● **Excerpt**:
※

The best advertising, is free

That’ll get the brand out there: US border agents uncover $4.6 million dollars’ worth of meth hidden inside of numerous The Home Depot signature buckets

That’s one of the downsides of slapping such prevalent branding onto very useful and utilitarian things like 5-gallon buckets; occasionally, someone’s going to do something bad with them, and next thing you know, your company’s name is being mentioned in the same breath as terms like “methamphetamine” and “cocaine.”  Then there will be all sorts of people who will waltz into a Home Depot over the next few weeks and point and snicker at the stacks of 5-gallon Homer buckets for sale at every store in America and wonder if it comes with any meth.

Forget about the hilariously futile attempt by some shitty drug runners to try and hide 216 lbs. of meth inside of a couple of buckets, because that’s a lot of fucking meth to be hauling inside of a single Ford F-150.  I mean seriously, didn’t they watch Breaking Bad?  Gus Fring barely smuggled like 2 lbs. of meth inside of entire shipping trucks, and that was dunked inside of fry batter and hidden among 100 other buckets inside of a refrigerated truck.

※

● **Challenge A**:
According to the post about meth hidden in Home Depot buckets, what vehicle were the drug runners hauling the meth in?
● **Challenge B**:
Print the passage of the Home Depot bucket post from "That’s one of" to "with any meth.".

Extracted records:
※

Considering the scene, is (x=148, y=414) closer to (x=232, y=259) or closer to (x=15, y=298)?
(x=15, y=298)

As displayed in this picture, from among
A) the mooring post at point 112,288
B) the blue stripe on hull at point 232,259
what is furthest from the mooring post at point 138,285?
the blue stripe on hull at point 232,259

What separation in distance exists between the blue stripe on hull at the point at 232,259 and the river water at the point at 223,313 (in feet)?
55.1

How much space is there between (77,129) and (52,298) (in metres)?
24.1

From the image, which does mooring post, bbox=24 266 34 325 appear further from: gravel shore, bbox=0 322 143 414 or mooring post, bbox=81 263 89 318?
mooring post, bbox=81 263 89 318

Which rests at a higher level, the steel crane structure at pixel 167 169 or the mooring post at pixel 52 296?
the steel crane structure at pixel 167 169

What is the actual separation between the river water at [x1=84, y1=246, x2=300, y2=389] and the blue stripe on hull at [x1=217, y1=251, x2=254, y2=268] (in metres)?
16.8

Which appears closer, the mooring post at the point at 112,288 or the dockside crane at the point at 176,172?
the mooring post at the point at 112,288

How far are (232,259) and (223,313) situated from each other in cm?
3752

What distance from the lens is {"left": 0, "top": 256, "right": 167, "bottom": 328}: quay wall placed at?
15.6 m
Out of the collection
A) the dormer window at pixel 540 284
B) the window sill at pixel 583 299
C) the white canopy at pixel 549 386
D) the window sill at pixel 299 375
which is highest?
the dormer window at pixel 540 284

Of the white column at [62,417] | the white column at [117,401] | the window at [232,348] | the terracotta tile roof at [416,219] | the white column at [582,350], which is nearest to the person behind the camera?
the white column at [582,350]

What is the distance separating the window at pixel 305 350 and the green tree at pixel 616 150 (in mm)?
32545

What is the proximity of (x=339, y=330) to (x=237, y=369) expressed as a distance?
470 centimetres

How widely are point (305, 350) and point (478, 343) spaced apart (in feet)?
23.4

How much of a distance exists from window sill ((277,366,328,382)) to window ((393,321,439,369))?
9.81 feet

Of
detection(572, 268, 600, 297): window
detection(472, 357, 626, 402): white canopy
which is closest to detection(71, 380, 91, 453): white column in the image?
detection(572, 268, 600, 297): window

※

● **Solution A**:
A single Ford F-150.

● **Solution B**:
That’s one of the downsides of slapping such prevalent branding onto very useful and utilitarian things like 5-gallon buckets; occasionally, someone’s going to do something bad with them, and next thing you know, your company’s name is being mentioned in the same breath as terms like “methamphetamine” and “cocaine.”  Then there will be all sorts of people who will waltz into a Home Depot over the next few weeks and point and snicker at the stacks of 5-gallon Homer buckets for sale at every store in America and wonder if it comes with any meth.